§ **Objective**: Please rewrite the lines of each of the records below, swapping "options" for "choices" and keeping everything else the same. Leave the pictures out of your answer.

(Image-based spatial reasoning data)
┌──

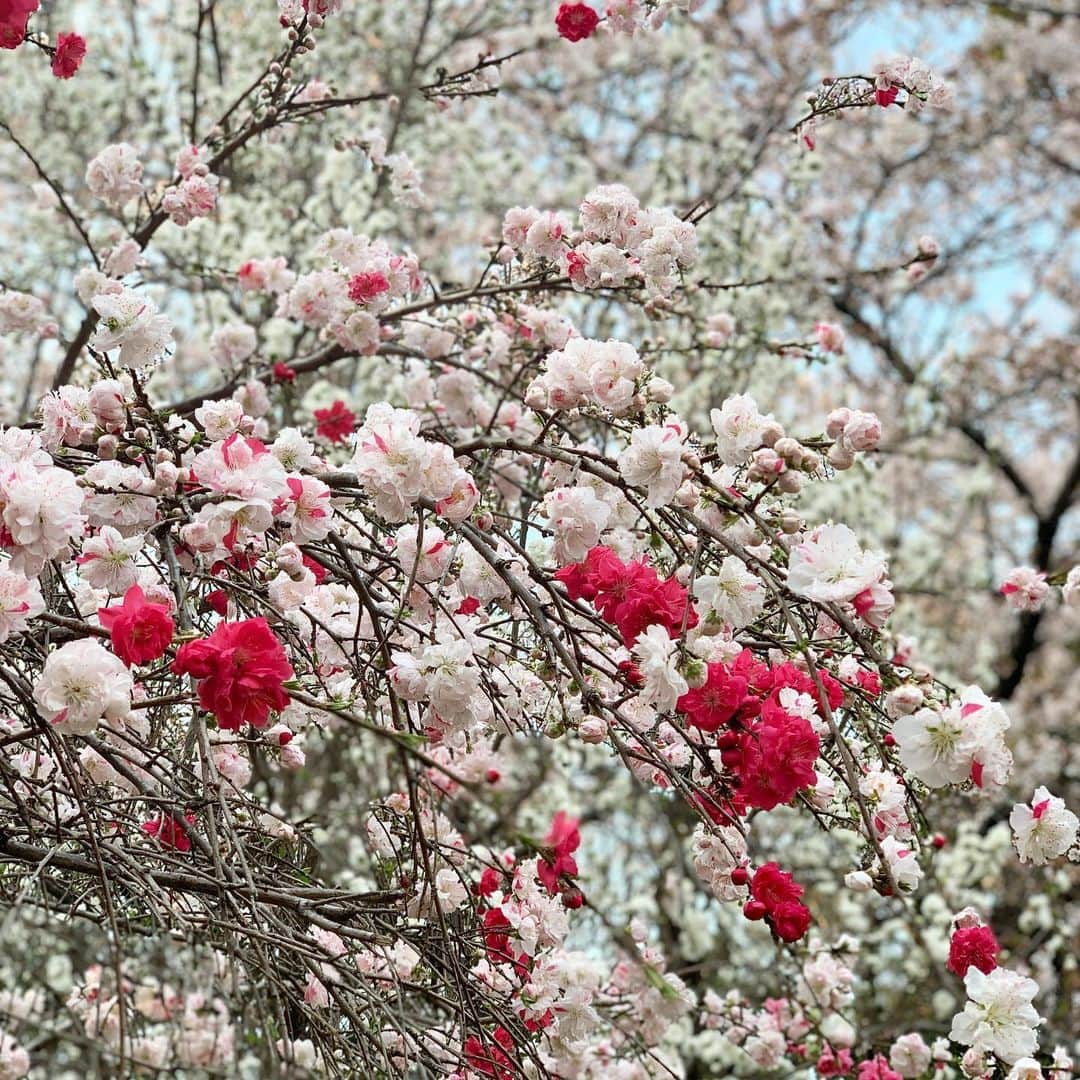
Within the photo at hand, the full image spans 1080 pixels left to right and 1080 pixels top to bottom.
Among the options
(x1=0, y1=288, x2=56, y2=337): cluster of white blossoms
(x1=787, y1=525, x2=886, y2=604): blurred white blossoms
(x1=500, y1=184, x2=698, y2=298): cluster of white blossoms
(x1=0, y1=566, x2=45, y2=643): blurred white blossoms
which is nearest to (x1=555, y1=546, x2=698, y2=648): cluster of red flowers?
(x1=787, y1=525, x2=886, y2=604): blurred white blossoms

└──

§ **Written answer**:
Within the photo at hand, the full image spans 1080 pixels left to right and 1080 pixels top to bottom.
Among the choices
(x1=0, y1=288, x2=56, y2=337): cluster of white blossoms
(x1=787, y1=525, x2=886, y2=604): blurred white blossoms
(x1=500, y1=184, x2=698, y2=298): cluster of white blossoms
(x1=0, y1=566, x2=45, y2=643): blurred white blossoms
which is nearest to (x1=555, y1=546, x2=698, y2=648): cluster of red flowers?
(x1=787, y1=525, x2=886, y2=604): blurred white blossoms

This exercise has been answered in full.